Jon Matonis: Bitcoin is incompatible with the state banking system and should not seek legitimation

Interesting libertarian argument excerpted from Jon Matonis:

(editor’s note: the illusion here is that keeping Bitcoin a-legal would protect it from state intervention)

” I was a radical before most of you Bitcoin users were born. That doesn’t make me any better than you (hopefully I did a few things to make you better than myself), but it does give me a better perspective; time just works that way.

I’ve been watching the recent developments in the Bitcoin markets, and having seen this drama before (too many times), I thought I’d pass along a lesson. This will strike its target in some of you, but others of you are also likely to reject it, because it doesn’t match what you want to be true.

Here’s the lesson: Trying to go ‘legit’ will destroy the Bitcoin market.

For those of you who haven’t turned away, I’ll explain:

There’s nothing really wrong with Bitcoin itself. The developers are doing a nice job of addressing its problems and a heartening number of people have jumped up to create new tools and new services. No problem here.

The problem is that too many people in the Bitcoin market are thinking the old way.

Understand this: Bitcoin is a new thing – it is not compatible with the old financial system.

Bitcoin and state banking systems are born enemies: only one can survive. If you are imagining that they can peacefully coexist, you are fooling yourself.

Bitcoin exposes the fraud that is state banking.
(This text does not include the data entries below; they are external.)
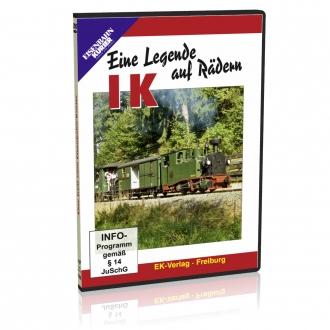 DVD - I K - Eine Legende auf Rädern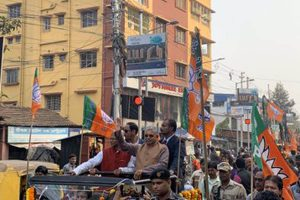 Entire state is on a heap of explosives, says Dilip Ghosh at BJP's Abhinandan Jatra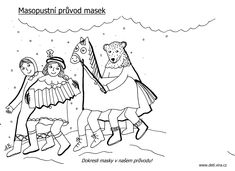 masopust omalovánky - Hledat Googlem Winter Art, Craft Activities, Snoopy, Mickey Mouse, Education, Comics, Disney, Crafts, Fictional Characters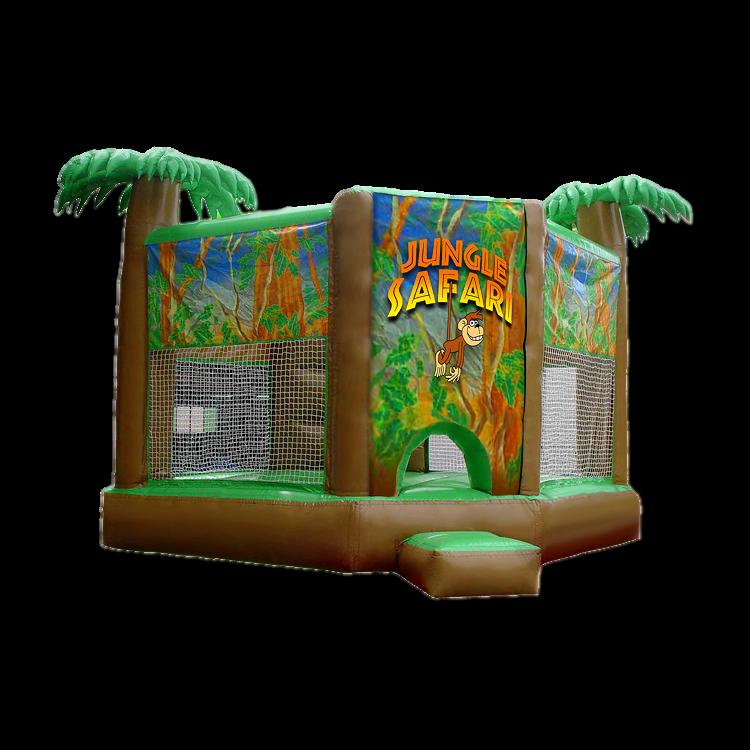 Jungle Safari Bounce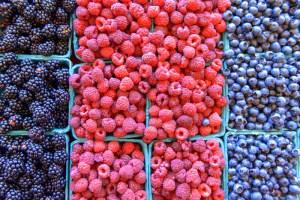 Foods to Prevent Disease: Berries
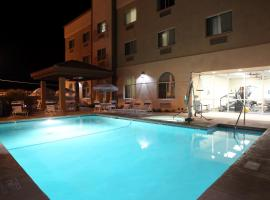 Garden Place Suites, Hotel in Sierra Vista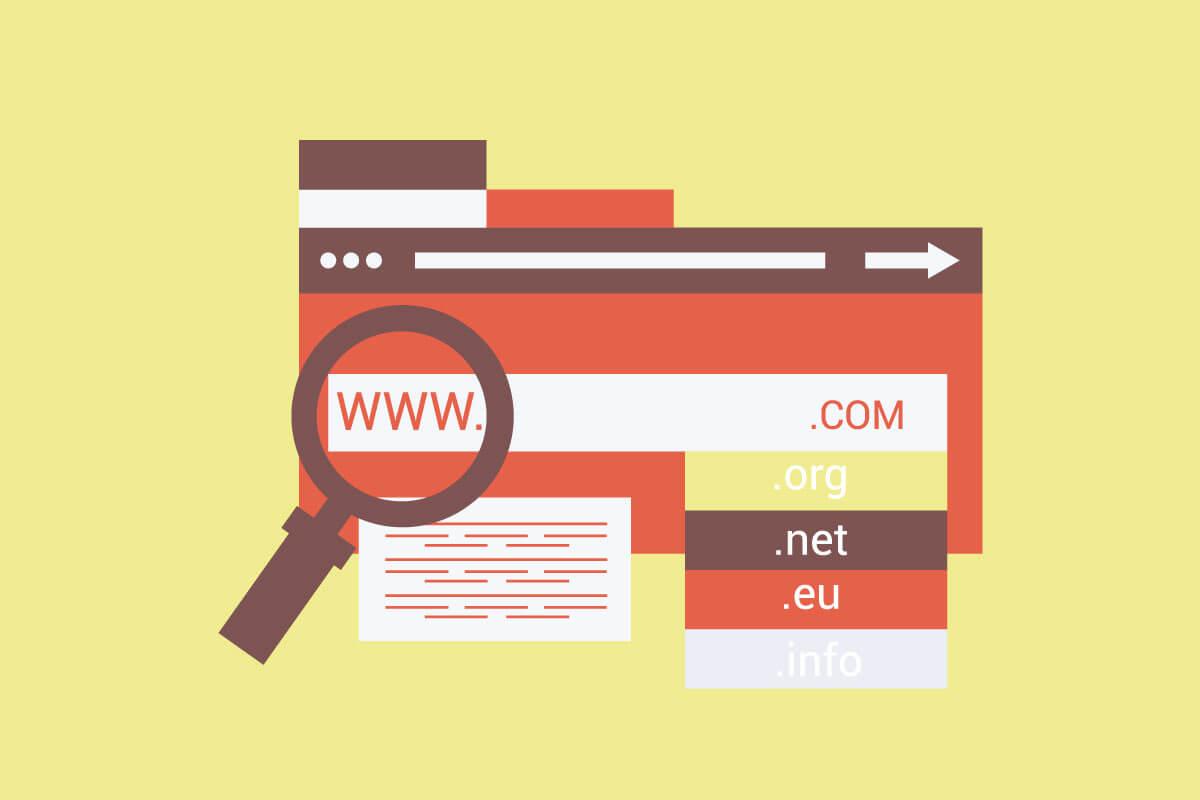 Wordpressブログの始め方①ドメイン(URL)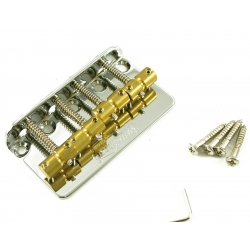 WILKINSON® BASS BRIDGE CHROME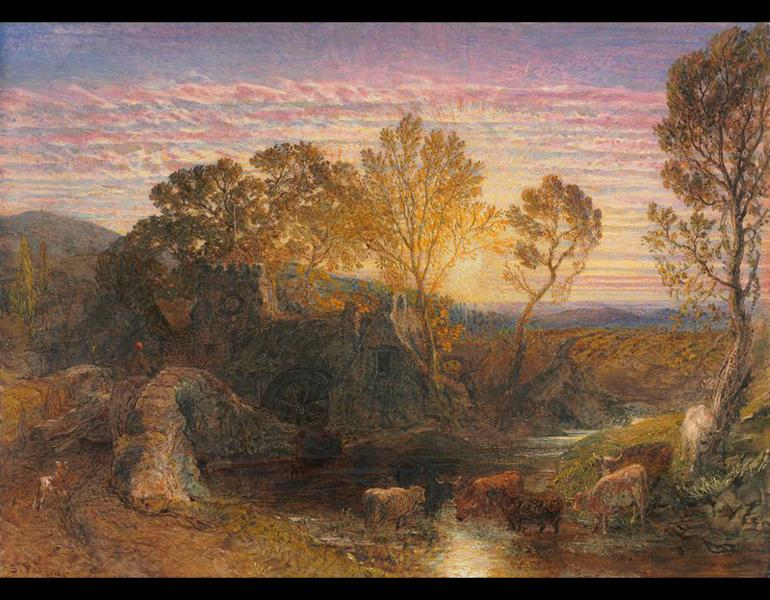 The Golden Hour, 1865. Samuel Palmer (British, 1805–1881). Watercolor and gouache with graphite; 25.6 x 35.4 cm. The Cleveland Museum of Art, The Severance and Greta Millikin Purchase Fund 2009.3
If you think that politicians and bankers will calmly allow it to take over a significant percentage of world financial flows, you’re in denial. States will come after Bitcoin, and hard. They have no choice. Their money can only exist if there are no competitors.

Alan Greenspan may have done a lot of bad things, but he is not stupid. And before his adventures at the Fed, he wrote this:

“(Under a fiat system), there is no way to protect savings from confiscation through inflation’ If there were, the government would have to make its holding illegal, as was done in the case of gold.”

What gold was then, Bitcoin is now — times five.

So, let me try this again: Going legit gives the state a handle to grab you with. ‘Legit’ means registered and regulated, doesn?t it? You have to tell them your name, where you live, and where you put your money, right’ It means that they can control you whenever they want to.”